Hi,
I am trying to train with an NER model using en_core_web_trf base model and getting this error!
(venv) C:\Users\Asli>python -m prodigy train "C:\Users\Asli\....\NER_modelv0.5\en_core_web_trf_1" --base-model en_core_web_trf --ner corpus_training_emob_data_v0.5_bat0_correct,corpus_training_emob_data_v0.5_bat1_correct --gpu-id 0
ℹ Using GPU: 0
========================= Generating Prodigy config =========================
ℹ Auto-generating config with spaCy
ℹ Using config from base model
✔ Generated training config
=========================== Initializing pipeline ===========================
[2021-09-07 13:33:45,991] [INFO] Set up nlp object from config
Components: ner
Merging training and evaluation data for 1 components
- [ner] Training: 1458 | Evaluation: 364 (20% split)
Training: 743 | Evaluation: 316
Labels: ner (3)
[2021-09-07 13:33:46,282] [INFO] Pipeline: ['transformer', 'tagger', 'parser', 'attribute_ruler', 'lemmatizer', 'ner']
[2021-09-07 13:33:46,283] [INFO] Resuming training for: ['ner', 'transformer']
[2021-09-07 13:33:46,290] [INFO] Created vocabulary
[2021-09-07 13:33:46,292] [INFO] Finished initializing nlp object
[2021-09-07 13:33:46,292] [INFO] Initialized pipeline components: []
✔ Initialized pipeline
============================= Training pipeline =============================
Components: ner
Merging training and evaluation data for 1 components
- [ner] Training: 1458 | Evaluation: 364 (20% split)
Training: 743 | Evaluation: 316
Labels: ner (3)
ℹ Pipeline: ['transformer', 'tagger', 'parser', 'attribute_ruler', 'lemmatizer',
'ner']
ℹ Frozen components: ['tagger', 'parser', 'attribute_ruler', 'lemmatizer']
ℹ Initial learn rate: 0.0
E # LOSS TRANS... LOSS NER ENTS_F ENTS_P ENTS_R SCORE
--- ------ ------------- -------- ------ ------ ------ ------
⚠ Aborting and saving the final best model.
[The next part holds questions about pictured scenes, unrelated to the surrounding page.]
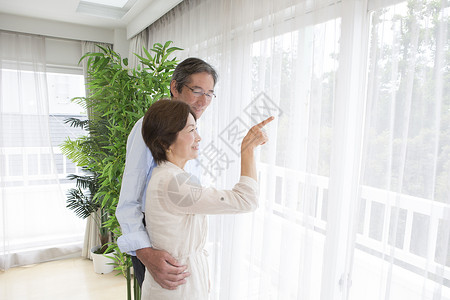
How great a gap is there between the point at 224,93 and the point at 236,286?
1337 millimetres

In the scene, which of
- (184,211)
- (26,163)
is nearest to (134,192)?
(184,211)

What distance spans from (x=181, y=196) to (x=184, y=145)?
0.18m

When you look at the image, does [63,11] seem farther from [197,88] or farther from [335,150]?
[335,150]

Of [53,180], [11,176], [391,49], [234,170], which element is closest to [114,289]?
[53,180]

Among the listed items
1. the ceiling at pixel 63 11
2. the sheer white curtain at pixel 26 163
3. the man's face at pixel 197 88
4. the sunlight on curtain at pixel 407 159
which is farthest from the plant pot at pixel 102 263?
the sunlight on curtain at pixel 407 159

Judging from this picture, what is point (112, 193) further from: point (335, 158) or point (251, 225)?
point (335, 158)

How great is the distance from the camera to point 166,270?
105 cm

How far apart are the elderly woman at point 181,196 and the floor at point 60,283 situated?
90.9 inches

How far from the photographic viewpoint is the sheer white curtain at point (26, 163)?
3508mm

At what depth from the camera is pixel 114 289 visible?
3154mm

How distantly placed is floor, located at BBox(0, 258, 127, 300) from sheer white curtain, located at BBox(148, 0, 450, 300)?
5.15ft

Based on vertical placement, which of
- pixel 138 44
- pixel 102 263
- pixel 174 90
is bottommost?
pixel 102 263

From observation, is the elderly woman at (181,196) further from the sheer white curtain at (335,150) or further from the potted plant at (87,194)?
the potted plant at (87,194)

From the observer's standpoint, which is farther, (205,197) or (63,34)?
(63,34)
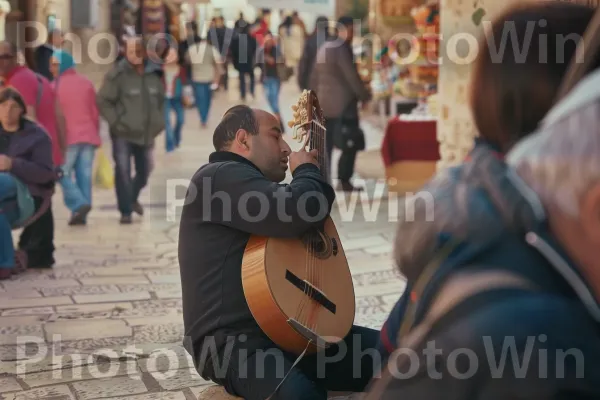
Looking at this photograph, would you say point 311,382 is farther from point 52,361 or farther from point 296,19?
point 296,19

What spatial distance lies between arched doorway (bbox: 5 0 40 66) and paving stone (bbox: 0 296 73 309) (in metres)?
8.80

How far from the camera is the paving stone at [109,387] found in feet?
13.9

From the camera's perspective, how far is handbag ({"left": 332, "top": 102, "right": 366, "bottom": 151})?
33.6ft

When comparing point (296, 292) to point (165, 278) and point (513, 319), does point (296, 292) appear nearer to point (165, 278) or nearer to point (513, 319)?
point (513, 319)

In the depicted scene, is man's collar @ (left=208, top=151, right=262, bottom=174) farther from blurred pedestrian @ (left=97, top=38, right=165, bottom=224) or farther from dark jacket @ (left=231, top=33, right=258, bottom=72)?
dark jacket @ (left=231, top=33, right=258, bottom=72)

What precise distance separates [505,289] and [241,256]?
215cm

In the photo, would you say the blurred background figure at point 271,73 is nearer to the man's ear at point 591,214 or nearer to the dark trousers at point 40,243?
the dark trousers at point 40,243

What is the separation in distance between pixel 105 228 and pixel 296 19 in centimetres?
1560

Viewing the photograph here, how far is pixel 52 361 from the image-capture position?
4707mm

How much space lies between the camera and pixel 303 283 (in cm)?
327

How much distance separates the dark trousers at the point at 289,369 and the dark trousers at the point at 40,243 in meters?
A: 3.86

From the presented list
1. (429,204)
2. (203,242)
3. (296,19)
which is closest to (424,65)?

Encountered exception:
OutOfMemoryError('Out of memory allocating 5,047,296 bytes (allocated so far:
1,512,513,536 bytes).')
Traceback (most recent call last):
File "C:\Users\Asli\anaconda3\lib\runpy.py", line 194, in _run_module_as_main
return _run_code(code, main_globals, None,
File "C:\Users\Asli\anaconda3\lib\runpy.py", line 87, in _run_code
exec(code, run_globals)
File "C:\Users\Asli\anaconda3\lib\site-packages\prodigy\__main__.py", line 61, in <module>
controller = recipe(*args, use_plac=True)
File "cython_src\prodigy\core.pyx", line 325, in prodigy.core.recipe.recipe_decorator.recipe_proxy
File "C:\Users\Asli\anaconda3\lib\site-packages\plac_core.py", line 367, in call
cmd, result = parser.consume(arglist)
File "C:\Users\Asli\anaconda3\lib\site-packages\plac_core.py", line 232, in consume
return cmd, self.func(*(args + varargs + extraopts), **kwargs)
File "C:\Users\Asli\anaconda3\lib\site-packages\prodigy\recipes\train.py", line 277, in train
return _train(
File "C:\Users\Asli\anaconda3\lib\site-packages\prodigy\recipes\train.py", line 197, in _train
spacy_train(nlp, output_path, use_gpu=gpu_id, stdout=stdout)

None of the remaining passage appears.